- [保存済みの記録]
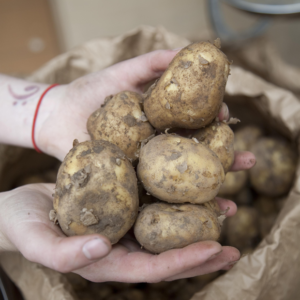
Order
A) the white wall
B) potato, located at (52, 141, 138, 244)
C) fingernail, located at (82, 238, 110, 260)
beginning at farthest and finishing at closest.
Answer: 1. the white wall
2. potato, located at (52, 141, 138, 244)
3. fingernail, located at (82, 238, 110, 260)

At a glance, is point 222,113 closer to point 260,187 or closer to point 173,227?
point 173,227

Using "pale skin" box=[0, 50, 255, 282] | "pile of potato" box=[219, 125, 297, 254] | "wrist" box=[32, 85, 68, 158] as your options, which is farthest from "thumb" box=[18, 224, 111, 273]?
"pile of potato" box=[219, 125, 297, 254]

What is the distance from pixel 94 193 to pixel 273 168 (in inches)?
38.6

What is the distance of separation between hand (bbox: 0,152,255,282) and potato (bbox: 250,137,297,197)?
703 millimetres

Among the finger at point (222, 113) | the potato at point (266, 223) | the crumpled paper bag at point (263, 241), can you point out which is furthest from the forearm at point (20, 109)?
the potato at point (266, 223)

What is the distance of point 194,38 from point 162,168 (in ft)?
4.12

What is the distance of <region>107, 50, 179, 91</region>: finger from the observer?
108 centimetres

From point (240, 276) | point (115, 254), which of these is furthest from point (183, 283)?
point (115, 254)

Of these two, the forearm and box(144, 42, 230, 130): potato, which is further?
the forearm

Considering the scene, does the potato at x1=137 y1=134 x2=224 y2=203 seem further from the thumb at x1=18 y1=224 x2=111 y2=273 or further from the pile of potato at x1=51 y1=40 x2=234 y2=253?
the thumb at x1=18 y1=224 x2=111 y2=273

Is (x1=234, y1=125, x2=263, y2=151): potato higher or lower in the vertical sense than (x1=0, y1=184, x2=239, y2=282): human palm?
lower

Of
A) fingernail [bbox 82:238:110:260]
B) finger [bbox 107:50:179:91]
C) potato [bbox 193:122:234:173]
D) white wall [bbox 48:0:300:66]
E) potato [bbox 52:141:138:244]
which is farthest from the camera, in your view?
white wall [bbox 48:0:300:66]

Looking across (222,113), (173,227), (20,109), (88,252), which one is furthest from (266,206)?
(20,109)

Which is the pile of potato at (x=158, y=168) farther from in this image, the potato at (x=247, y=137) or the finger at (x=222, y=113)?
the potato at (x=247, y=137)
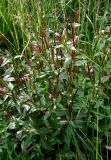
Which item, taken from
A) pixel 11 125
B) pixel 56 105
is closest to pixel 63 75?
pixel 56 105

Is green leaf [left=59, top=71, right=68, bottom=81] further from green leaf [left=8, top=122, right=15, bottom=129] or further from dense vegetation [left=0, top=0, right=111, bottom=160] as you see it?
green leaf [left=8, top=122, right=15, bottom=129]

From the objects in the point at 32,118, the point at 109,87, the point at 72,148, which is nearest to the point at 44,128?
the point at 32,118

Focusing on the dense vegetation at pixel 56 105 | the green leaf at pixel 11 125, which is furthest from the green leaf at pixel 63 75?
the green leaf at pixel 11 125

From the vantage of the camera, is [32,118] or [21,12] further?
[21,12]

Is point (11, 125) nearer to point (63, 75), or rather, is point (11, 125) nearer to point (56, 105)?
point (56, 105)

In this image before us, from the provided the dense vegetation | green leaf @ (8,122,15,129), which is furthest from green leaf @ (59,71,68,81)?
green leaf @ (8,122,15,129)

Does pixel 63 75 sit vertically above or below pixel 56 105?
above

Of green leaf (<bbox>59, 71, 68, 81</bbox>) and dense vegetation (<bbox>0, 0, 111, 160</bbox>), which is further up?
green leaf (<bbox>59, 71, 68, 81</bbox>)

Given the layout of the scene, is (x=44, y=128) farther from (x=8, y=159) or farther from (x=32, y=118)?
(x=8, y=159)

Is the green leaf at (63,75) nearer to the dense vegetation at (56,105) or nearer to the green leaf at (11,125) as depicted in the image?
the dense vegetation at (56,105)

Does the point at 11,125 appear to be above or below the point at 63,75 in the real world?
below

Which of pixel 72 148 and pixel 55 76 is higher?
pixel 55 76
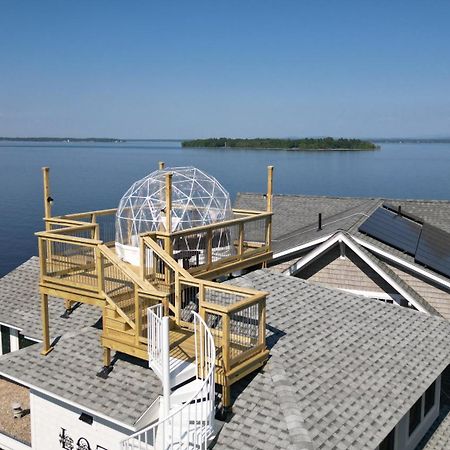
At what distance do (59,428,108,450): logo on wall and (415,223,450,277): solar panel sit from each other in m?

- [課題内容] 上の記録のすべてについて、「distance」を「spacing」に置き換え、それ以外は一切変えずに各行を書き直してください。画像は解答に含めないでください。

- [完成した解答]
Order
A) the white wall
B) potato, located at (52, 141, 138, 244)
C) fingernail, located at (82, 238, 110, 260)
beginning at farthest and finishing at closest.
Answer: 1. the white wall
2. potato, located at (52, 141, 138, 244)
3. fingernail, located at (82, 238, 110, 260)

At a glance, is point 222,113 closer to point 260,187 or closer to point 173,227?
point 173,227

Using "pale skin" box=[0, 50, 255, 282] | "pile of potato" box=[219, 125, 297, 254] | "wrist" box=[32, 85, 68, 158] as your options, which is farthest from "thumb" box=[18, 224, 111, 273]?
"pile of potato" box=[219, 125, 297, 254]

What is the spacing from pixel 94 193 to pixel 273 168 (in inches)?
38.6

What is the spacing of separation between hand (bbox: 0,152,255,282) and potato (bbox: 250,137,297,197)?
703 millimetres

Among the finger at point (222, 113) | the potato at point (266, 223) | the crumpled paper bag at point (263, 241), can you point out which is furthest from the forearm at point (20, 109)?
the potato at point (266, 223)

What is the spacing of point 194,38 from point 162,168 (in ft)?
4.12

What is the spacing of <region>107, 50, 179, 91</region>: finger from the observer?
108 centimetres

From point (240, 276) | point (115, 254), which of these is furthest from point (183, 283)?
point (115, 254)

Of these two, the forearm and box(144, 42, 230, 130): potato, which is further?
the forearm

Considering the scene, does the potato at x1=137 y1=134 x2=224 y2=203 seem further from the thumb at x1=18 y1=224 x2=111 y2=273 or further from the pile of potato at x1=51 y1=40 x2=234 y2=253?
the thumb at x1=18 y1=224 x2=111 y2=273

Is (x1=234, y1=125, x2=263, y2=151): potato higher or lower in the vertical sense than (x1=0, y1=184, x2=239, y2=282): human palm?
lower

Of
A) fingernail [bbox 82:238:110:260]
B) finger [bbox 107:50:179:91]
C) potato [bbox 193:122:234:173]
D) white wall [bbox 48:0:300:66]
E) potato [bbox 52:141:138:244]
which is farthest from the camera, in your view?
white wall [bbox 48:0:300:66]

Looking across (222,113), (173,227), (20,109), (88,252), which one is furthest from (266,206)?
(20,109)

Which is the pile of potato at (x=158, y=168) farther from in this image, the potato at (x=247, y=137) or the finger at (x=222, y=113)?
the potato at (x=247, y=137)
Which item, taken from
A) pixel 11 125
B) pixel 56 105
is closest to pixel 63 75?
pixel 56 105

Is green leaf [left=59, top=71, right=68, bottom=81] further from green leaf [left=8, top=122, right=15, bottom=129] or further from dense vegetation [left=0, top=0, right=111, bottom=160] as you see it?
green leaf [left=8, top=122, right=15, bottom=129]

From the objects in the point at 32,118, the point at 109,87, the point at 72,148, which is nearest to the point at 44,128?
the point at 32,118

Focusing on the dense vegetation at pixel 56 105 | the green leaf at pixel 11 125, which is furthest from the green leaf at pixel 63 75?
the green leaf at pixel 11 125

From the vantage of the camera, is [32,118] or [21,12] further?
[21,12]

Is point (11, 125) nearer to point (63, 75), or rather, is point (11, 125) nearer to point (56, 105)?
point (56, 105)

In this image before us, from the provided the dense vegetation | green leaf @ (8,122,15,129), which is furthest from green leaf @ (59,71,68,81)?
green leaf @ (8,122,15,129)

Does pixel 63 75 sit vertically above or below pixel 56 105?
above

Of green leaf (<bbox>59, 71, 68, 81</bbox>) and dense vegetation (<bbox>0, 0, 111, 160</bbox>), which is further up?
green leaf (<bbox>59, 71, 68, 81</bbox>)

Given the layout of the scene, is (x=44, y=128) farther from (x=8, y=159) or farther from (x=32, y=118)?
(x=8, y=159)

Is the green leaf at (63,75) nearer to the dense vegetation at (56,105) or nearer to the green leaf at (11,125) as depicted in the image?
the dense vegetation at (56,105)

Does the point at 11,125 appear to be above or below the point at 63,75 in the real world?
below

Which of pixel 72 148 and pixel 55 76 is higher?
pixel 55 76
At what spacing do (59,428,108,450): logo on wall and (415,223,450,277): solar panel sit from each other in m?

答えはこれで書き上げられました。